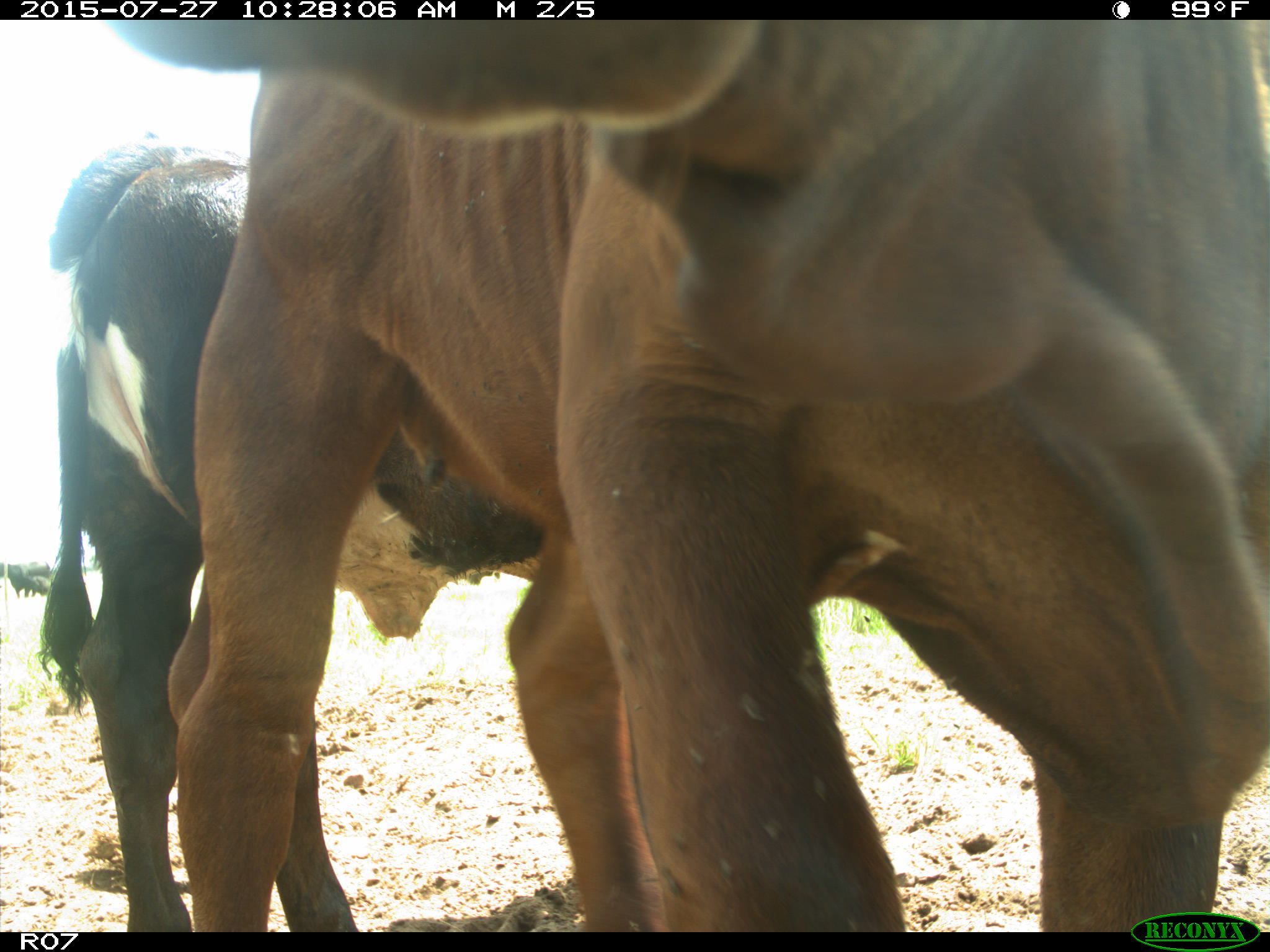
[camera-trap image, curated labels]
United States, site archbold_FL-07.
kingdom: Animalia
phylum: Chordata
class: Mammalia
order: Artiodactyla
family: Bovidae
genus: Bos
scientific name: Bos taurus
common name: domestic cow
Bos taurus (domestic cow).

------

• _GOAL OF THE EXERCISE_
No lines before the one containing "class: Mammalia" belong in the answer; write out that line and each one after it exactly, through the end of the records.

• _OUTPUT FOR THIS TASK_
class: Mammalia
order: Artiodactyla
family: Bovidae
genus: Bos
scientific name: Bos taurus
common name: domestic cow
Bos taurus (domestic cow).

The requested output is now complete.